You might find my recap link on what I’ve written on Emotional Intelligence a good chance to further our dialogue. There is a good book source that really attacks the validity of EI and the poor reliability or predictability that many EI practitioners misapply.
Happy New Year.
Thanks Toby. Got some homework to do now.
It is a fascinating connection to the technical skill to run a project and project management’s key to success. What is the saying: once the project is underway 90% of the project manager’s job is communication?
We have to have a deep degree of emotional intelligence and communication skills to carry a project throughout all the stakeholder views and needs. Any tool that helps convey communication and collaboration is a valued tool for a project’s success.
I welcome your perspective, always,
Toby
Hey Toby, thanks for the extensive commentary. I appreciate the effort you’ve put into this.
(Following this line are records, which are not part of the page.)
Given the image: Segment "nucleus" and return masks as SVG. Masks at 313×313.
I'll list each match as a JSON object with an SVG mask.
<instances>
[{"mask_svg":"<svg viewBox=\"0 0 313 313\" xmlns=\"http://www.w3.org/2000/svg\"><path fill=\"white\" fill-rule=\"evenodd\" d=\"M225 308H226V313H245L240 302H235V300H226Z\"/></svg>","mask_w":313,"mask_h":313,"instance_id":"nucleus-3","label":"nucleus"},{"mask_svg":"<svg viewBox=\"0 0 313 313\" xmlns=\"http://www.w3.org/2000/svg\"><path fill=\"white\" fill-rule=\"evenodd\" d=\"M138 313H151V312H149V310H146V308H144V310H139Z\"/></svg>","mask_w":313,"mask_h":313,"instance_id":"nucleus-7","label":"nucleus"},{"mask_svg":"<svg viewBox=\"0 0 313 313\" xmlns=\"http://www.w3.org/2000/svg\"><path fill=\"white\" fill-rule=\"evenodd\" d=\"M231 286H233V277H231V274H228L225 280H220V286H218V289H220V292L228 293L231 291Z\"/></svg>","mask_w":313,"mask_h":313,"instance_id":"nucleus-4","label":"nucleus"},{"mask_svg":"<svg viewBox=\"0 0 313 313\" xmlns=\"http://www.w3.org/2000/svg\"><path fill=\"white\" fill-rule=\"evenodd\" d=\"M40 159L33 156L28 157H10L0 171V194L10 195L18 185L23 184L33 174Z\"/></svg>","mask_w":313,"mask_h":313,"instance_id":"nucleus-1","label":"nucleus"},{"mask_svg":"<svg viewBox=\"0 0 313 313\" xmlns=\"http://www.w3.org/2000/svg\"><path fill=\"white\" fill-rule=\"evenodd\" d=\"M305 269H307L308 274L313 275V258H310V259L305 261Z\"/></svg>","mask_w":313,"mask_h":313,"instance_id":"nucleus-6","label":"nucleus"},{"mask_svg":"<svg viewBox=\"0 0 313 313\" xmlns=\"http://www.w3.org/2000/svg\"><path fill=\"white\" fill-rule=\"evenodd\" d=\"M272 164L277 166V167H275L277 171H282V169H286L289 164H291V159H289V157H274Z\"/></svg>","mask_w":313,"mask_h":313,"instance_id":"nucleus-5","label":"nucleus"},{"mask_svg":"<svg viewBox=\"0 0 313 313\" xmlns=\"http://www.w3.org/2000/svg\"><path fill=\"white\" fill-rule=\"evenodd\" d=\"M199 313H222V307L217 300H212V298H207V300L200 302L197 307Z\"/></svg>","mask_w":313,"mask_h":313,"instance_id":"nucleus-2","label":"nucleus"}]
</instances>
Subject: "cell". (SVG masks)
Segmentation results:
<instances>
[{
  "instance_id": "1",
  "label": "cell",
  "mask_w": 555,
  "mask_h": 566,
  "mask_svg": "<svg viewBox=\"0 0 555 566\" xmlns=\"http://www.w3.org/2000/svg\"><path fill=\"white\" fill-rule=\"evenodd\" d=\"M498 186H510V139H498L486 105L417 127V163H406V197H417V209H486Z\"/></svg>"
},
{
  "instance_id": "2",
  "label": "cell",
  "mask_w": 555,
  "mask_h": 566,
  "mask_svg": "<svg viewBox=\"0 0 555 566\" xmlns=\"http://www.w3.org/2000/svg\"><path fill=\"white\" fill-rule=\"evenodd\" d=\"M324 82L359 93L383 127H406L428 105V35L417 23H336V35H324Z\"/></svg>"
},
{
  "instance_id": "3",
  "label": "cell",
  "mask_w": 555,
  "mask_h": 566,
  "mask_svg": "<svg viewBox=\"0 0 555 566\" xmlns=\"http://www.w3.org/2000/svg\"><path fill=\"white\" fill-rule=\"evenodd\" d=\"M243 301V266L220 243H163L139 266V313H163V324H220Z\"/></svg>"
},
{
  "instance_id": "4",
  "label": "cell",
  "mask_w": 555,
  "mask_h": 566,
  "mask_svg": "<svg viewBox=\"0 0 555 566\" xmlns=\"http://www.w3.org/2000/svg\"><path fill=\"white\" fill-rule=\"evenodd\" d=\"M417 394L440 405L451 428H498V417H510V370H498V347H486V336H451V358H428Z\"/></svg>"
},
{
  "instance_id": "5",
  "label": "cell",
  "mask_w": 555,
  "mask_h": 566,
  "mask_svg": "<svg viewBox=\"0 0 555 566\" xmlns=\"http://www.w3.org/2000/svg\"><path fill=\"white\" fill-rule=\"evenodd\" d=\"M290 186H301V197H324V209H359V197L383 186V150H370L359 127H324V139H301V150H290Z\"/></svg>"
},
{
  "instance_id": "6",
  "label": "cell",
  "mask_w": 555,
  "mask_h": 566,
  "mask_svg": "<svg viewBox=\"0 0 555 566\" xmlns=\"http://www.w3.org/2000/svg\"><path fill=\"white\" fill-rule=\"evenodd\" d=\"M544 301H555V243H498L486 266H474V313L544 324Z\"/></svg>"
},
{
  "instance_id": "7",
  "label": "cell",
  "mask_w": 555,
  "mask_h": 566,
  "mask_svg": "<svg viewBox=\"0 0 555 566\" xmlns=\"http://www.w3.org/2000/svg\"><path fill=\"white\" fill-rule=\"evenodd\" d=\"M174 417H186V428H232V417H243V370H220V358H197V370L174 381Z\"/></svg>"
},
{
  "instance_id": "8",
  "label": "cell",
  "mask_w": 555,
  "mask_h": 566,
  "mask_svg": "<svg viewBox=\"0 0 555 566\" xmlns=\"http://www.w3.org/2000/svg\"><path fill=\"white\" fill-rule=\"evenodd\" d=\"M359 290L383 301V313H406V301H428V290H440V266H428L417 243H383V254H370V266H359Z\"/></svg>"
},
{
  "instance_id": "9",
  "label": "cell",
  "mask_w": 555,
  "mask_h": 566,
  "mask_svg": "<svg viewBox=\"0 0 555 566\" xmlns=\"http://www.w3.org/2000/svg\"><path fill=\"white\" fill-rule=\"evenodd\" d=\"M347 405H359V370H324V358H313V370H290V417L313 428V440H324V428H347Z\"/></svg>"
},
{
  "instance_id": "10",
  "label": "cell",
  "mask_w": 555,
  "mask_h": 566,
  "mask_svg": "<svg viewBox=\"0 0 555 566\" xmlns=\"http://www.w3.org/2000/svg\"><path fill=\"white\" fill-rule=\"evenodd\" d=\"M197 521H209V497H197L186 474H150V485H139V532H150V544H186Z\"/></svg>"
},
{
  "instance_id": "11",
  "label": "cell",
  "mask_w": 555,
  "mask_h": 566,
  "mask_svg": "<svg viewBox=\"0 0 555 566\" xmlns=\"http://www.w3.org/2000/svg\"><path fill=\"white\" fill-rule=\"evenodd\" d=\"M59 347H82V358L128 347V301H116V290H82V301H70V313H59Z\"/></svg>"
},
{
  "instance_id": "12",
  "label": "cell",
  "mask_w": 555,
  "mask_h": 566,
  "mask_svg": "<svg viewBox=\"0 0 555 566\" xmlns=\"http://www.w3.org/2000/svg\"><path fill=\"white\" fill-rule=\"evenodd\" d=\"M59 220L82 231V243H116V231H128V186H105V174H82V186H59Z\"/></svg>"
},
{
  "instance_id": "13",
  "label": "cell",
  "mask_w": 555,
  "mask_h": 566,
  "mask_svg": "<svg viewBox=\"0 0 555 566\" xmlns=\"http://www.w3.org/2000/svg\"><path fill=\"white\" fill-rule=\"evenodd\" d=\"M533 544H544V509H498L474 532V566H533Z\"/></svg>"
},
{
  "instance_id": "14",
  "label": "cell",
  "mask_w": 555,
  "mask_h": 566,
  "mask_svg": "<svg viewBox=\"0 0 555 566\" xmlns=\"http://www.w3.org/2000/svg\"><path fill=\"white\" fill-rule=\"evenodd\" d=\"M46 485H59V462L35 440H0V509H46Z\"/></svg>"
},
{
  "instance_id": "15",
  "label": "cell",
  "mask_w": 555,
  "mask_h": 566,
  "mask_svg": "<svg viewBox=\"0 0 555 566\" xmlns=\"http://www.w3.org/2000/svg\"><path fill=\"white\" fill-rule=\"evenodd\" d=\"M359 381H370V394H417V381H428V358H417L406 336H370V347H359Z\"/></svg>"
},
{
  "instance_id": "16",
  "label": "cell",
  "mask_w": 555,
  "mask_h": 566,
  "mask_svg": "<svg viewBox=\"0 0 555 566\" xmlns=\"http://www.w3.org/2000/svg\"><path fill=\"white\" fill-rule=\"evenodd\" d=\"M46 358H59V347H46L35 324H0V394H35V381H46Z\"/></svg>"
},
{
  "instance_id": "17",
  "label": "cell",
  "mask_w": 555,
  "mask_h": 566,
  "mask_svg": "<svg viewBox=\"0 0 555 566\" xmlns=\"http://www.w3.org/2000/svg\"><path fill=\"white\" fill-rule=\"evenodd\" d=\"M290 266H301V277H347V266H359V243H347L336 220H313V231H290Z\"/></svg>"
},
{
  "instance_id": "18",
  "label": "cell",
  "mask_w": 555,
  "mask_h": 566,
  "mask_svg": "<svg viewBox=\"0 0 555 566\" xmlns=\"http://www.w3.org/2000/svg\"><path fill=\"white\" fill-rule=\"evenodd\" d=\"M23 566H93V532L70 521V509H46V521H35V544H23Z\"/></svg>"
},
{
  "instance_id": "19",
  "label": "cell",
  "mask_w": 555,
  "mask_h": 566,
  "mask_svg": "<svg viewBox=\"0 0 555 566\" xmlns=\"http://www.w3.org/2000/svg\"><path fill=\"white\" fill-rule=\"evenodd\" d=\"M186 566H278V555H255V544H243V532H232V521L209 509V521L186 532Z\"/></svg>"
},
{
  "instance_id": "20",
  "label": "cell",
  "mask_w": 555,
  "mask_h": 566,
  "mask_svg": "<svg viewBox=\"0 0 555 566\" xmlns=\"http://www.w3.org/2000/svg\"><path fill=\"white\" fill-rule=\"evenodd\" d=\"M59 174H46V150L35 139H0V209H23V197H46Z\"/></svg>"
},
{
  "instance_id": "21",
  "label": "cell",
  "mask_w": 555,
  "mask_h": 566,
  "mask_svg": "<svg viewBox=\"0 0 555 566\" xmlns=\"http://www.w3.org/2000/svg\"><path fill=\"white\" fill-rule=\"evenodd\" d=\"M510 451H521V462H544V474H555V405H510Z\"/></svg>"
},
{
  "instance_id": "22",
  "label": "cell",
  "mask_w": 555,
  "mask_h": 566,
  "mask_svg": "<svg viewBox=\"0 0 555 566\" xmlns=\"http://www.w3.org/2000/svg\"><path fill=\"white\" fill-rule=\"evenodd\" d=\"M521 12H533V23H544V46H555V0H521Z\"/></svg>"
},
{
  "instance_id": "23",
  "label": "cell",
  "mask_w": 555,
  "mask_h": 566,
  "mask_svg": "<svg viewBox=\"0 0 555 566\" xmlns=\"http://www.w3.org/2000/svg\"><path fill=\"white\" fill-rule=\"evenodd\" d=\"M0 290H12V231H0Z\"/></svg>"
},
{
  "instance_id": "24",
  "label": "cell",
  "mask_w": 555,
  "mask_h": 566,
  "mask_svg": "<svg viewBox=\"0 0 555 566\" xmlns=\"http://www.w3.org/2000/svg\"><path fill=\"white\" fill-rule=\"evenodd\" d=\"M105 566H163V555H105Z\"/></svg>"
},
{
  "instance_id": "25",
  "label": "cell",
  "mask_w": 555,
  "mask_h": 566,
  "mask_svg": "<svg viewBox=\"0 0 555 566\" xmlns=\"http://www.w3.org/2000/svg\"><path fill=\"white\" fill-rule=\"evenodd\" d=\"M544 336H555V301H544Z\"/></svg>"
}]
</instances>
I’m having difficulty obtaining a copy of Boyatzis’s book but have found ample internet resources which reference his research.
You should appreciate the fact that my main interest in this topic is in the context of project management. From that perspective I had intuitive issues with accepting the 200 organizations example, as although I understand and agree with the need to maintain not just IQ but also EQ, I didn’t think the impact would be that high. Having read various internet resources expounding on this issue I feel I need to do a bit more research to understand this point a bit better. If the above is correct then I suspect many PM’s with the correct EQ capability are not given the opportunity to demonstrate their skill as they might be seen as being ‘too soft’ and therefore less competent than PM’s with lower EQ capabilities. This needs some consideration.
Cheers, Shim
There are a grand amount of Emotional Intelligence claims out there from inferior studies. I spent a good amount of time deselecting dubious statistically valid and reliable tools or tools that do not really measure what they intend to measure. Others really only assess standard personality traits.
Keep your eyes out for the top tier combination of Hay Group and Richard Boyatzis (who was a management consultant then moved into academia and successfully bridges valid and reliable with business drivers).
Shim, I feel Boyatzis, in particular, will meet your analytic demand for rigidity.